L'Ataman se tut et se mit à rêver. Les brigands réfléchissaient aussi. Leurs têtes audacieuses se penchèrent sur leurs larges poitrines; ils caressèrent en silence leurs longues moustaches et leurs barbes touffues. A quoi pensaient les braves aventuriers, assis dans la clairière, au milieu de l'épaisse forêt? A leur jeunesse perdue, quand ils auraient pu être des guerriers honorables ou de paisibles colons? au Volga argenté? ou bien à ce prodigieux héros dont Persten venait de raconter les hauts faits? ou songeaient-ils à ces deux piliers supportant une solive, appareil sinistre auquel pensait, à cette époque, toute tête proscrite?

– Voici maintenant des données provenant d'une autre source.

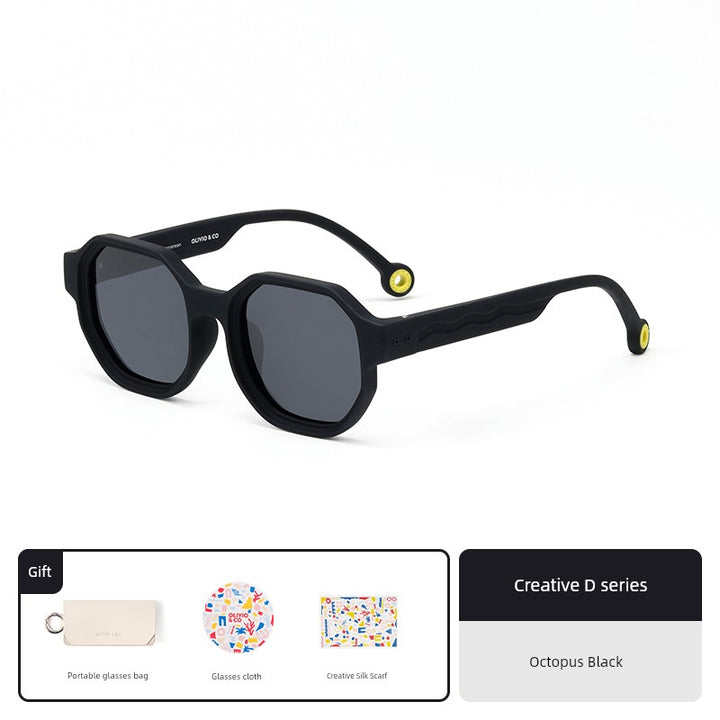 Olivioco Creative Parent-Child Eye Protection Men's and Women's Sunglasses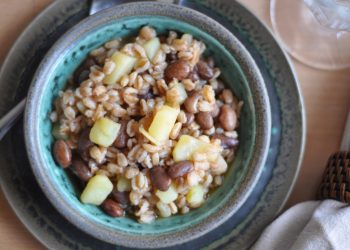 Zuppa di farro e borlotti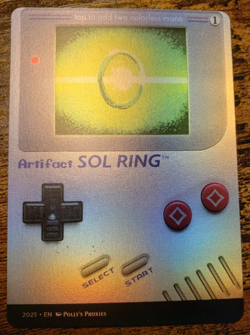 Sol Ring FOIL (MISPRINT) Proxy Playtest Card Custom Classic Video Game Art - Image 1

Ataman! s'écria un brigand en courant à toute jambe vers Persten, à cinq verstes d'ici, sur la route de Rézan, il y a vingt cavaliers portant de riches armes et des caftans galonnés d'or. Leurs chevaux valent plus de cent roubles chacun.

—Où vont-ils? demanda Persten en se levant.

—Ils viennent de tourner dans la direction de la mare bourbeuse. Dès que je les ai vus j'ai couru tout droit ici à travers bois et marais.

—Allons, enfants, s'écria Persten, vingt hommes avec moi!

—Toi, Korchoun, continua-t-il en s'adressant au vieux brigand, prends-en vingt autres et allez vous mettre en embuscade près du chêne creux, vous leur couperez la route, si par hasard nous les manquions. Allons, vivement les sabres!

Persten brandit sa masse d'armes et prit un regard impérieux. Il ressemblait à un chef de guerre au milieu d'une troupe disciplinée. L'attitude des brigands changea tout à coup: de libre elle devint déférente et obéissante.

En un clin d'œil quarante hommes sortirent de la foule et se formèrent en deux bandes.